Another criticism being leveled at the movie is that Kiara is being played, this time, by newcomer Blue Ivy-Carter, daughter of Beyonce, who voices Nala in the CG remakes.  Blue Ivy-Carter is being called a “nepo baby”, a derogatory term for the son or daughter of an actor being given acting jobs based more on the perception that they got the job due to their lineage than on whether or not they can actually do the job.  Nepotism can suck in certain professions, but when a man takes a job at his father’s restaurant, that’s not nepotism.  That’s called working the family business.  The big issue with nepo babies in acting is that people have no faith in the ability for the son or daughter of an actor to be any good at acting.  Sometimes they might not even want to act and are being forced into it, but there’s no indication that this is what’s happening here.

For all we know, Ivy-Carter might have wanted to act in a Lion King movie and is looking forward to taking up the family business, so to speak.  It’s entirely possible that the framing device with Kiara and Rafiki is there just so that Ivy-Carter can be in the movie.

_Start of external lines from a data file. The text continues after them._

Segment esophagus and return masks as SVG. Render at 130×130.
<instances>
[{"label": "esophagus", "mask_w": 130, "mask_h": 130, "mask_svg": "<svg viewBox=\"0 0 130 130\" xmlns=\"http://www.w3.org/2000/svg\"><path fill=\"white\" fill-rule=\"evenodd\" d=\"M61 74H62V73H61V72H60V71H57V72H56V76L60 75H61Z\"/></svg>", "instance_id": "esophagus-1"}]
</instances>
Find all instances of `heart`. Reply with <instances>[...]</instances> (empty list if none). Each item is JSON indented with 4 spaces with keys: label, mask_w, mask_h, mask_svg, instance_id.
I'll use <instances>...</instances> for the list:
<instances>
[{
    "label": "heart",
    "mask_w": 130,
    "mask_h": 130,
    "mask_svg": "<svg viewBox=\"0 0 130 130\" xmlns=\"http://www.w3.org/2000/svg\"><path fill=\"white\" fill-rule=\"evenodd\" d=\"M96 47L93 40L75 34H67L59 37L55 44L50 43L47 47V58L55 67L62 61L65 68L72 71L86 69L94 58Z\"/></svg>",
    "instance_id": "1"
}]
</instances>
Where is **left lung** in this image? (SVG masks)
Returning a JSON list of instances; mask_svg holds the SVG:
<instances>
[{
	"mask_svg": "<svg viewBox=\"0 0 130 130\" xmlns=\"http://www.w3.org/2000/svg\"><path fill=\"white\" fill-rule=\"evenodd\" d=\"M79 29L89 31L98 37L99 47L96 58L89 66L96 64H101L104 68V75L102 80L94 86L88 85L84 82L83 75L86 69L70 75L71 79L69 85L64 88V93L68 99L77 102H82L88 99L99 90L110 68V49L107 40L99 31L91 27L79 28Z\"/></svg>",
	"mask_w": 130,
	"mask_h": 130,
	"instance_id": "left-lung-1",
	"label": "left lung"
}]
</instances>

At this point, since none of Ivy-Carter’s work is in the trailer, we don’t know how her acting debut is going to go.  Criticizing the movie for including her is premature at best and a completely bad faith criticism at worst.  If anything, I hope she doesn’t try to interact with Lion King fans at all.  We all saw what happened to Jake Lloyd after The Phantom Menace.

There’s also a common criticism that the CG looks worse in Mufasa than in The Lion King, but it looks fine to me, and I think people are just grasping for straws because they know their other criticisms are easily debunked or dismissed.

Believe you me, I will be first to criticize this movie if it turns out to be terrible.  But it’s a half a year too early to judge whether it’s good or not.  Let’s wait for a few more trailers and maybe even wait until December for the movie to actually come out.